§ **Work instruction**: Each entry has to be given again in its exact wording, and no picture may appear in the result.

::: Records supplied

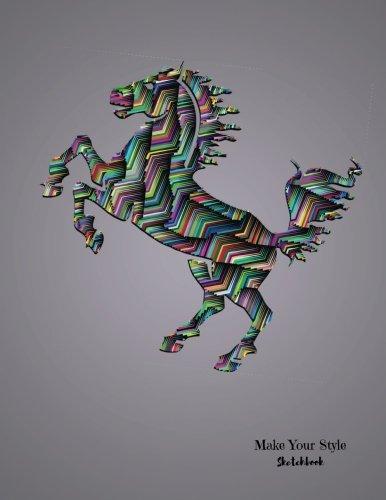 Make Your Style Sketchbook: Horse Sketchbook Volume 5 (Blank Paper for Drawing) - Practice Drawing,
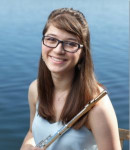 Mona S offers flute lessons in Seattle, WA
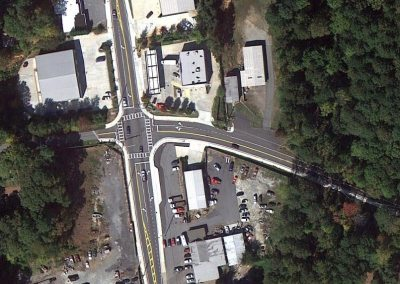 Pedestrian & Safety Improvements Old McEver Road - Cobb County, GA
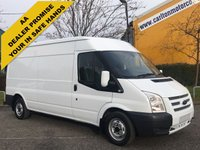 USED 2013 13 FORD TRANSIT 100 T300 L3 Lwb [ Sat Nav+ Air Con ] H2 Van 2.2 TDCi Fwd Fsh Delivery T,B,A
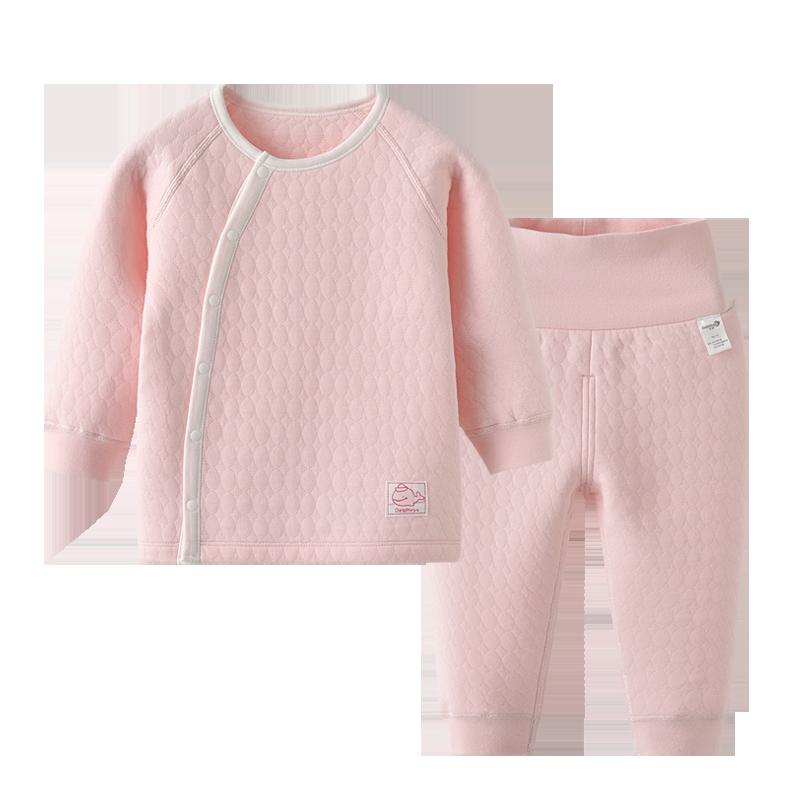新生婴儿保暖衣两件套薄棉套装分体宝宝春秋夹棉内衣高腰护肚衣服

::::::

§ **Solution to the problem**:
 Make Your Style Sketchbook: Horse Sketchbook Volume 5 (Blank Paper for Drawing) - Practice Drawing,
 Mona S offers flute lessons in Seattle, WA
 Pedestrian & Safety Improvements Old McEver Road - Cobb County, GA
 USED 2013 13 FORD TRANSIT 100 T300 L3 Lwb [ Sat Nav+ Air Con ] H2 Van 2.2 TDCi Fwd Fsh Delivery T,B,A
新生婴儿保暖衣两件套薄棉套装分体宝宝春秋夹棉内衣高腰护肚衣服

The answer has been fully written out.